**Task prompt**
Print the lines in the listing below starting at the line with "Photos by Diego" and ending at the line with "Sand Casting Recycling Moulding Process", both included. Reproduce them exactly and omit every picture.
───── Record excerpts ─────
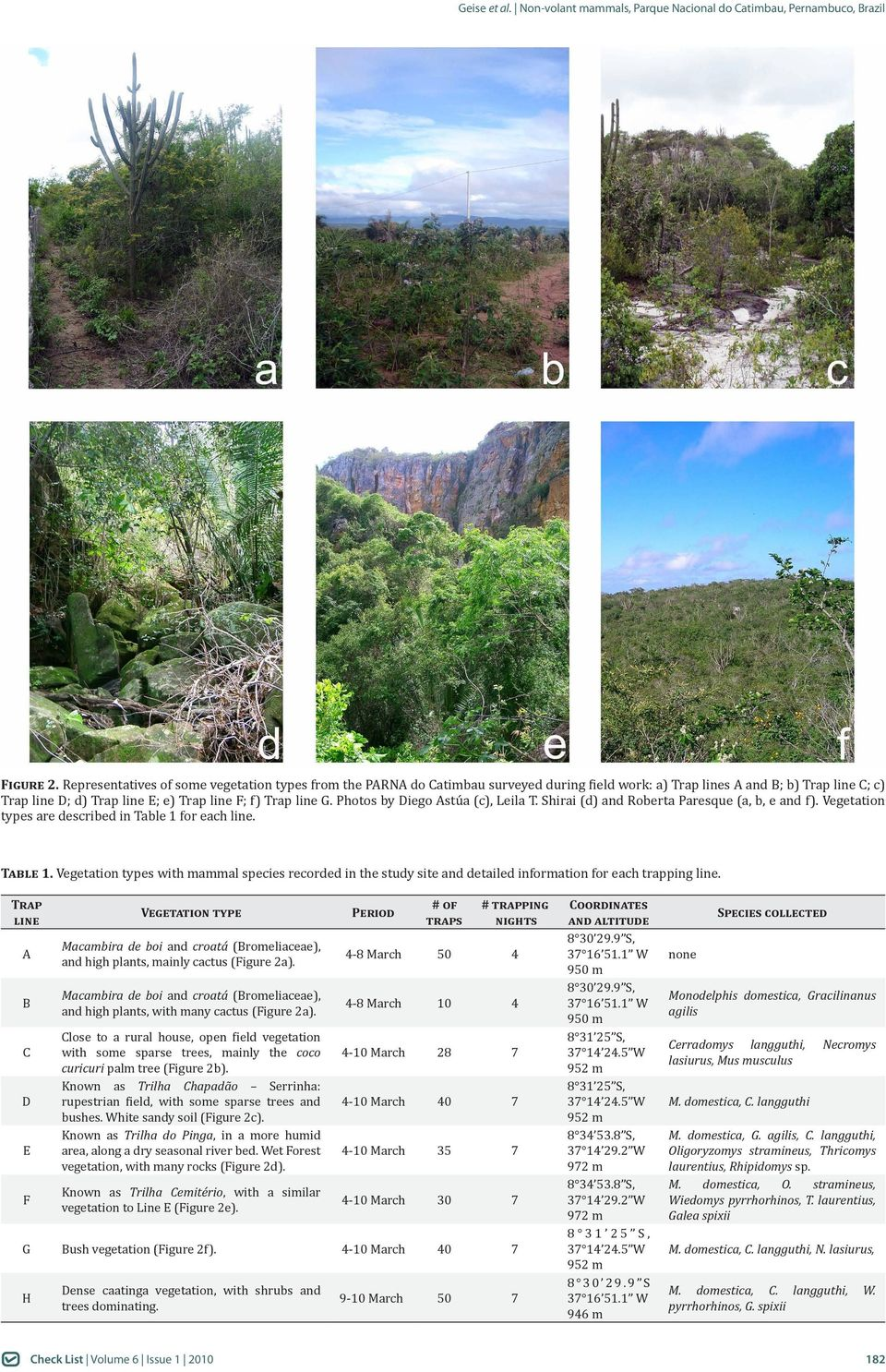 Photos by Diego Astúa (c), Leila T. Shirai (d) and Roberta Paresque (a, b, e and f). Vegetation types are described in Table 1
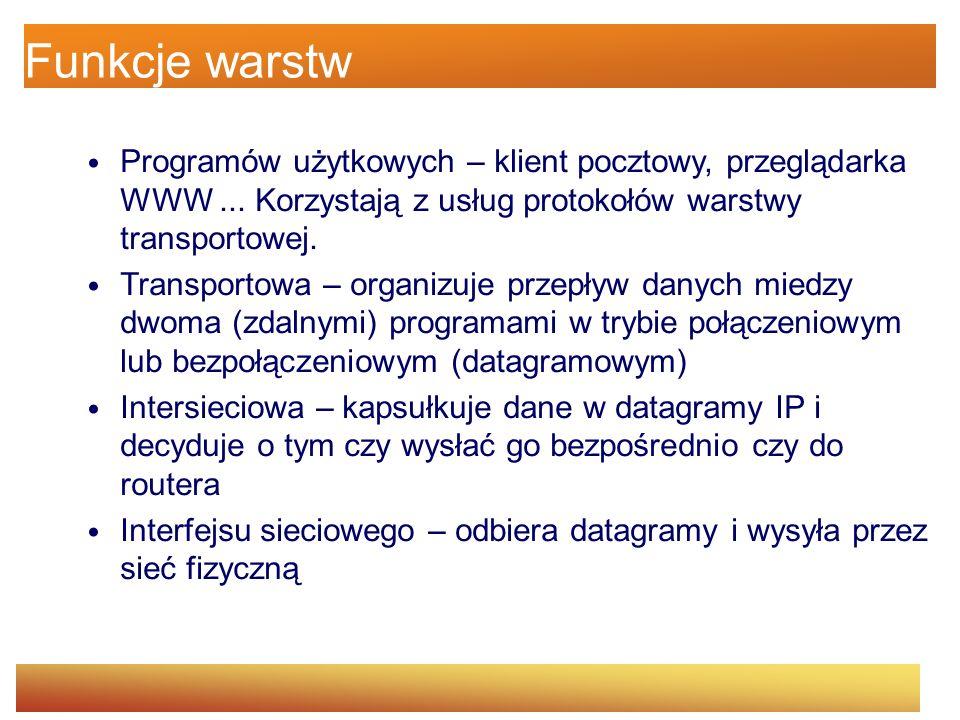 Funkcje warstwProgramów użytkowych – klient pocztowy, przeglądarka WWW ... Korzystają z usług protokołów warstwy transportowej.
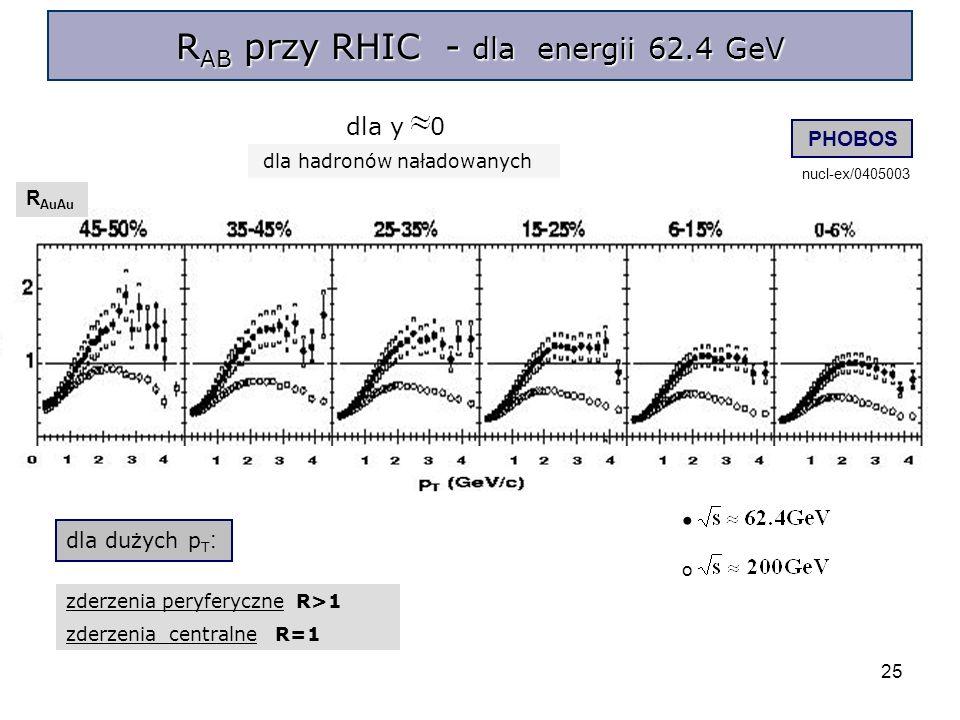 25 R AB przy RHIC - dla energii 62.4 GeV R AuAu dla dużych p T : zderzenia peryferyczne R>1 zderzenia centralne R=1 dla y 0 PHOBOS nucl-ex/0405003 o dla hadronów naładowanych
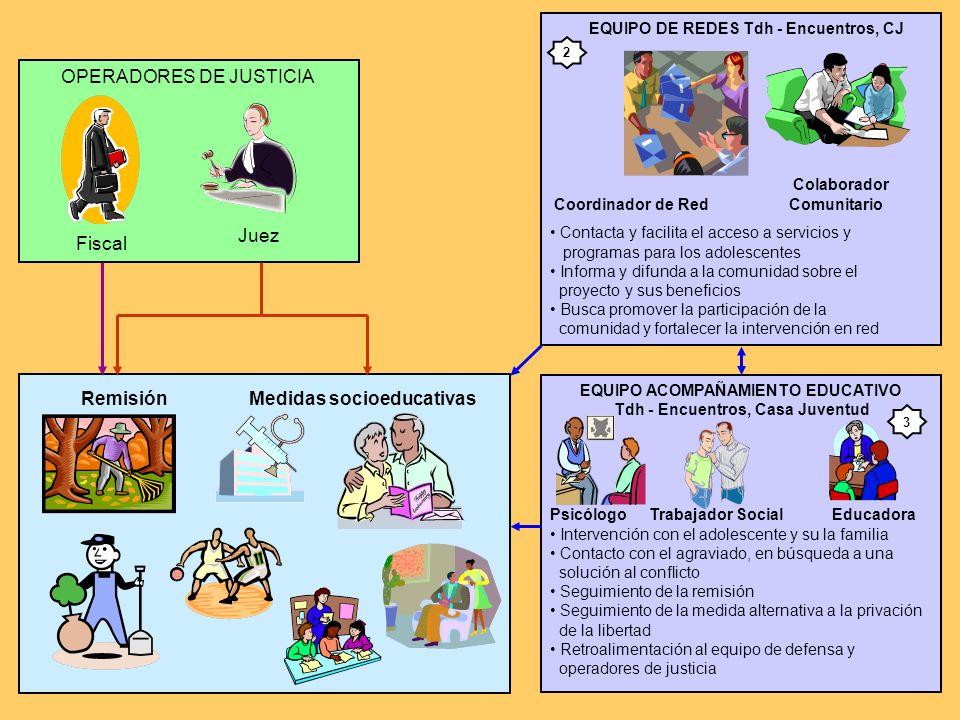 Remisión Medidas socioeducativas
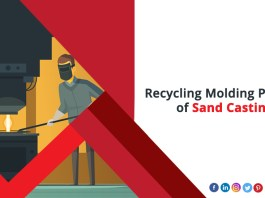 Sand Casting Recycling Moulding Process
─────
───── Record excerpts ─────
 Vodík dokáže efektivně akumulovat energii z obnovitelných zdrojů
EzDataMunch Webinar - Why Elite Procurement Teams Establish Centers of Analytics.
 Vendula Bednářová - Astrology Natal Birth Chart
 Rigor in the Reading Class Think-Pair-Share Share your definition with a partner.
─────
**Completed exercise**
 Photos by Diego Astúa (c), Leila T. Shirai (d) and Roberta Paresque (a, b, e and f). Vegetation types are described in Table 1
 Funkcje warstwProgramów użytkowych – klient pocztowy, przeglądarka WWW ... Korzystają z usług protokołów warstwy transportowej.
 25 R AB przy RHIC - dla energii 62.4 GeV R AuAu dla dużych p T : zderzenia peryferyczne R>1 zderzenia centralne R=1 dla y 0 PHOBOS nucl-ex/0405003 o dla hadronów naładowanych
 Remisión Medidas socioeducativas
 Sand Casting Recycling Moulding Process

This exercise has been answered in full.